§ Metin alıntısı:
((
2008’den bu yana yapılan pek çok araştırmanın sonucuna göre; çalışan kendini değerli hissederse, oraya bağlı, mutlu ve motive şekilde devam edebiliyor. Hatta psikolojik olarak bile daha rahat hissetmesinin yollarından biri kendini değerli hissetmek. Elbette kendini değerli hissetmek derken bunu biraz daha edilgenleştirmek gerek, en nihayetinde çalışana kendini değerli hissettirmesi gereken şirket politikaları, yönetici tutumları ve insan kaynakları uygulamalarıdır.
Bunun için arada bir yapılan şirket etkinlikleri yeterli olmuyor, her zaman uygulamada olacak “çalışan değer programları”na ihtiyacımız var. Bunun için ise çok yüksek bütçeler oluşturmaya mecbur değiliz Blogging4jobs’tan Heather R. Huhman’a göre, pahalı olmayan çözümler de var. Sadece biraz yaratıcılığa ve empatiye ihtiyacımız var.
))
§ Talimat 1: Çalışan değer programları konulu metni iki cümleyle özetleyin.

§ Görev kayıtları:
((
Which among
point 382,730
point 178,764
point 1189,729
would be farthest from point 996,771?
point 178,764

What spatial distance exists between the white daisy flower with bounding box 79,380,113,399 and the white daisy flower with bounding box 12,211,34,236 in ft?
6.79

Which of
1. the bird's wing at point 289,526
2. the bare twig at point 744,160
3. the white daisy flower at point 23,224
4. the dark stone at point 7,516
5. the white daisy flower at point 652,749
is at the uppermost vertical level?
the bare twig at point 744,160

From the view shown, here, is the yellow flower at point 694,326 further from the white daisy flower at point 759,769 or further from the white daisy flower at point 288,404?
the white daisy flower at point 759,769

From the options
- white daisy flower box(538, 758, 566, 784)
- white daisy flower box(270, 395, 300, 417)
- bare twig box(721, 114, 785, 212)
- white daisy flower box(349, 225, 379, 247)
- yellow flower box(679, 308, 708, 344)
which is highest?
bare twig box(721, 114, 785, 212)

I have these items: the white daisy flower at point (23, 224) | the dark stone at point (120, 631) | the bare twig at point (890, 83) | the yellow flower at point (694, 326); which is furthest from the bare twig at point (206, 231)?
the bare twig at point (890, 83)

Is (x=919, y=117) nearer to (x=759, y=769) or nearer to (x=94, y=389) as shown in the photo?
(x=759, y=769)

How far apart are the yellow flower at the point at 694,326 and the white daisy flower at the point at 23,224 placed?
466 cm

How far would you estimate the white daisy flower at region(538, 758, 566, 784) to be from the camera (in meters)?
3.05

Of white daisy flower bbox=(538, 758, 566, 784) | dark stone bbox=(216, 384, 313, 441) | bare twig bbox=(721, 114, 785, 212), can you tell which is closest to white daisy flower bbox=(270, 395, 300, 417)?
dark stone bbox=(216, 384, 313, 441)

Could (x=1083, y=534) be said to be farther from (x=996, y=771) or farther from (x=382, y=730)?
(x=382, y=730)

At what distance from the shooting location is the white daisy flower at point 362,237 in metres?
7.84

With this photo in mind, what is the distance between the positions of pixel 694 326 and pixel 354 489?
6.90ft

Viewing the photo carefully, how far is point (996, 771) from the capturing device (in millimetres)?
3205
))
§ Talimat 2: Kayıtlarda "At what distance" ifadesini içeren satırdan başlayıp kayıtların sonuna kadar uzanan satırları, iki uçtaki satırlar da dahil olmak üzere JSON dize listesine dönüştürün. Her satır için bir dize kullanın ve boş satırları atlayın.

§ Görev yanıtı 1: 2008'den bu yana yapılan araştırmalara göre kendini değerli hisseden çalışan işine bağlı, mutlu ve motive biçimde devam ediyor; bu duyguyu sağlaması gerekenler ise şirket politikaları, yönetici tutumları ve insan kaynakları uygulamalarıdır. Ara sıra düzenlenen etkinlikler yetmediği için sürekli uygulanan "çalışan değer programları" gerekiyor; Heather R. Huhman'a göre bunun için yüksek bütçe şart değil, biraz yaratıcılık ve empati yeterli.

§ Görev yanıtı 2:
[
  "At what distance from the shooting location is the white daisy flower at point 362,237 in metres?",
  "7.84",
  "With this photo in mind, what is the distance between the positions of pixel 694 326 and pixel 354 489?",
  "6.90ft",
  "Viewing the photo carefully, how far is point (996, 771) from the capturing device (in millimetres)?",
  "3205"
]